• [Information given]:
/---
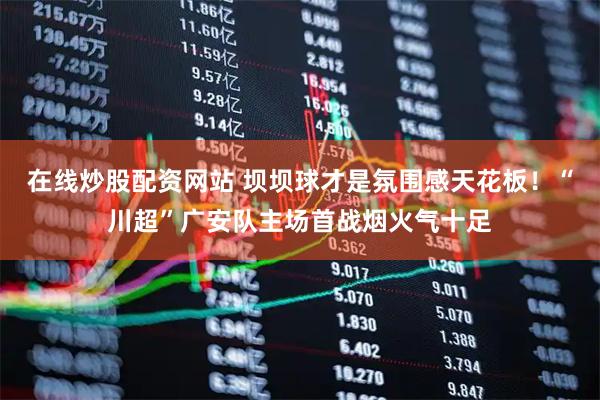 在线炒股配资网站 坝坝球才是氛围感天花板！“川超”广安队主场首战烟火气十足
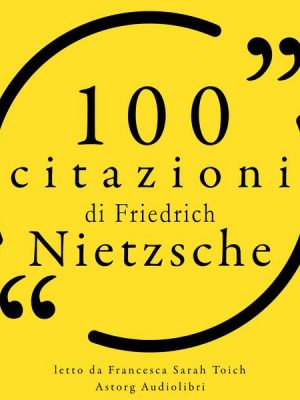100 citazioni di Friedrich Nietzsche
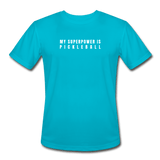 turquoise / S My Superpower is Pickleball - Men’s Performance Tee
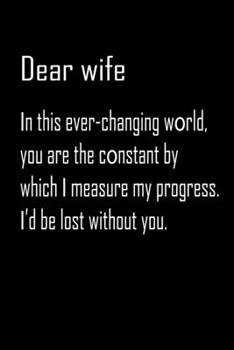 Dear Wife, in this ever-changing world you are: Notebook, Wife Journal, Diary, beautifully lined pages - Valentines Day Anniversary Gift Ideas For Her: Funny Valentines Day Gift For Her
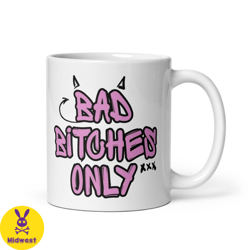 bad bitches only coffee mug,bad bitches tea cup,trendy graphic inspirational mug,mental health mug,funny mug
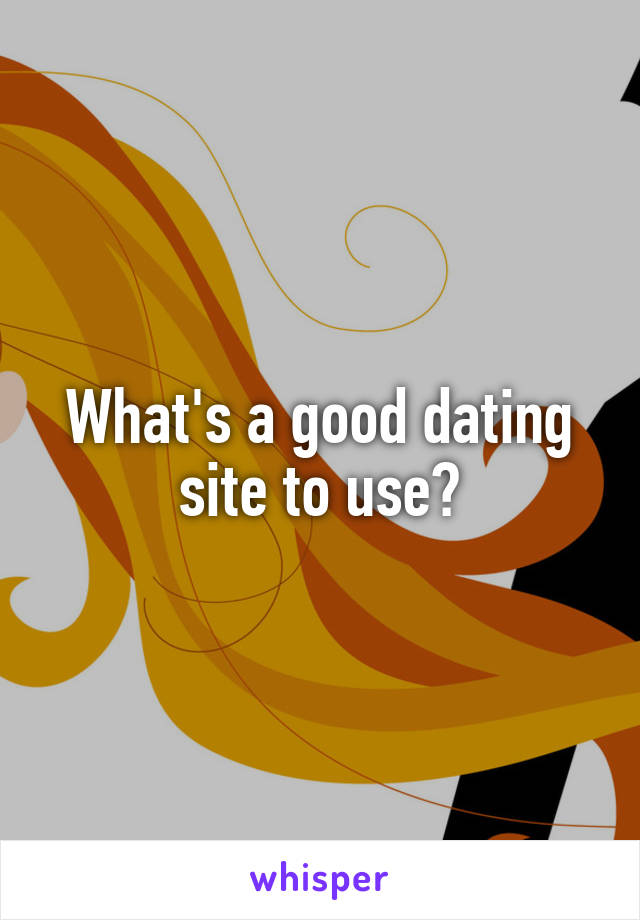 What's a good dating site to use?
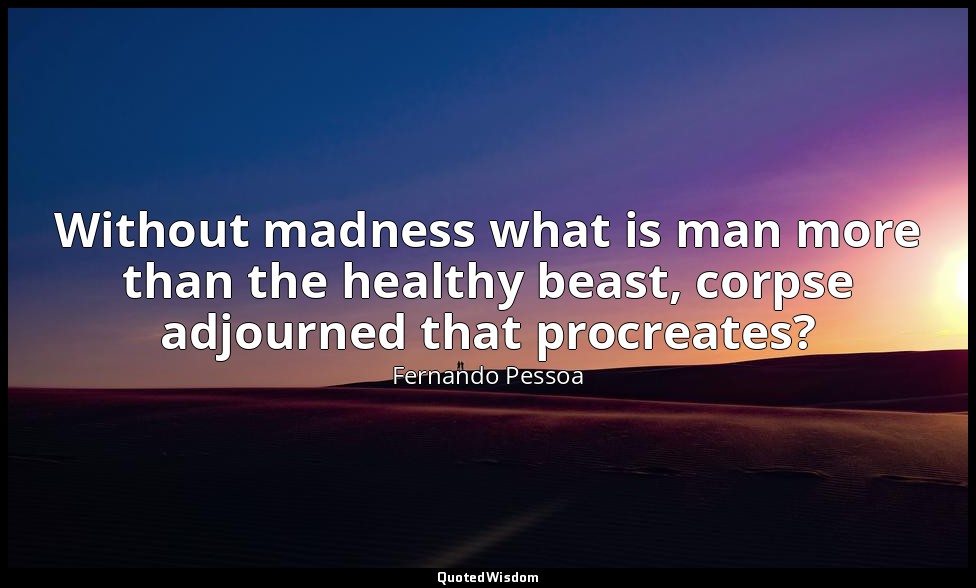 Without madness what is man more than the healthy beast, corpse adjourned that p — Fernando Pessoa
\---
• [To do]: Print again, exactly, the lines of the records above from the first line through the line with "What's a good dating site to use?". No pictures.

• [Task solution]:
 在线炒股配资网站 坝坝球才是氛围感天花板！“川超”广安队主场首战烟火气十足
100 citazioni di Friedrich Nietzsche
 turquoise / S My Superpower is Pickleball - Men’s Performance Tee
 Dear Wife, in this ever-changing world you are: Notebook, Wife Journal, Diary, beautifully lined pages - Valentines Day Anniversary Gift Ideas For Her: Funny Valentines Day Gift For Her
 bad bitches only coffee mug,bad bitches tea cup,trendy graphic inspirational mug,mental health mug,funny mug
 What's a good dating site to use?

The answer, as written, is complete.